_WHAT TO PRODUCE_
Copy out every row below word for word, leaving out the picture.

_DATASET_
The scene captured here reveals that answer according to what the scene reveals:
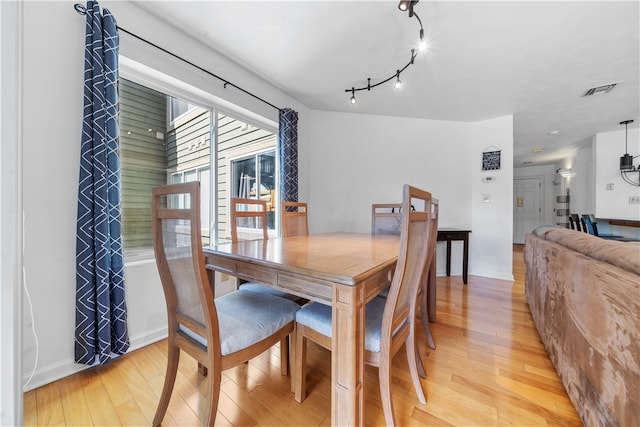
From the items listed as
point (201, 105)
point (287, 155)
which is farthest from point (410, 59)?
point (201, 105)

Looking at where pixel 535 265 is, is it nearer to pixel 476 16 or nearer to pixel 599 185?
pixel 476 16

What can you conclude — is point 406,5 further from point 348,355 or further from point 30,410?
point 30,410

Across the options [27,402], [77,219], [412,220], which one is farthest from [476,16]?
[27,402]

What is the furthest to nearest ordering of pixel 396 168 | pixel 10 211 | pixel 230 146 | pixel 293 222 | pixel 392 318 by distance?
1. pixel 396 168
2. pixel 230 146
3. pixel 293 222
4. pixel 392 318
5. pixel 10 211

_SOLVED PROBLEM_
The scene captured here reveals that answer according to what the scene reveals:
From the items listed as
point (201, 105)
point (287, 155)
which is farthest from point (410, 59)?
point (201, 105)

Looking at where pixel 535 265 is, is it nearer to pixel 476 16 or nearer to pixel 599 185?
pixel 476 16

What can you conclude — is point 406,5 further from point 348,355 or further from point 30,410?
point 30,410

Across the options [27,402], [77,219], [412,220], which one is farthest from [476,16]?
[27,402]

What is the furthest to nearest ordering of pixel 396 168 | pixel 10 211 | pixel 230 146 | pixel 293 222 | pixel 392 318 by distance?
1. pixel 396 168
2. pixel 230 146
3. pixel 293 222
4. pixel 392 318
5. pixel 10 211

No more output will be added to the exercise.